CAMPEGINE (Reggio Emilia) – Il Gip del Tribunale di Reggio ha emesso un divieto assoluto di avvicinamento con braccialetto elettronico nei confronti di un uomo di 48 anni, accusato di maltrattamenti in famiglia e lesioni personali aggravate.
Il provvedimento scaturisce dalle indagini dei carabinieri di Castelnovo Sotto, a cui una donna di 39 anni ha denunciato quanto ha vissuto in un anno da incubo fatto di gelosia patologica, insulti e controllo ossessivo tramite il tracciamento del cellulare.
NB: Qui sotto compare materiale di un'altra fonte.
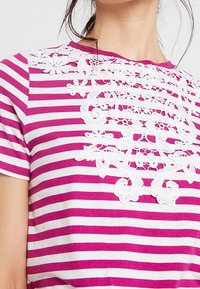 Camisa a rayas rosa y blanca con intrincados detalles de encaje blanco en la parte delantera. Cuello redondo y mangas cortas. Textura de tejido suave.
L’escalation di violenza ha toccato il culmine nella notte tra il 15 e il 16 giugno, quando l’uomo ha aggredito brutalmente la compagna per motivi banali, colpendola con pugni e schiaffi. La vittima è stata costretta a subire una doccia gelata, minacciata di morte e persino immobilizzata con la testa dentro il congelatore.
A lanciare l’allarme al 112 è stato un vicino, spaventato dalle urla della donna. All’arrivo dei militari la situazione era drammatica: la trentanovenne è stata trasportata d’urgenza al pronto soccorso, dove i medici le hanno riscontrato numerose ecchimosi e traumi al volto. Ora l’indagato non potrà comunicare in alcun modo con la vittima e dovrà mantenere una distanza minima di almeno mille metri da lei.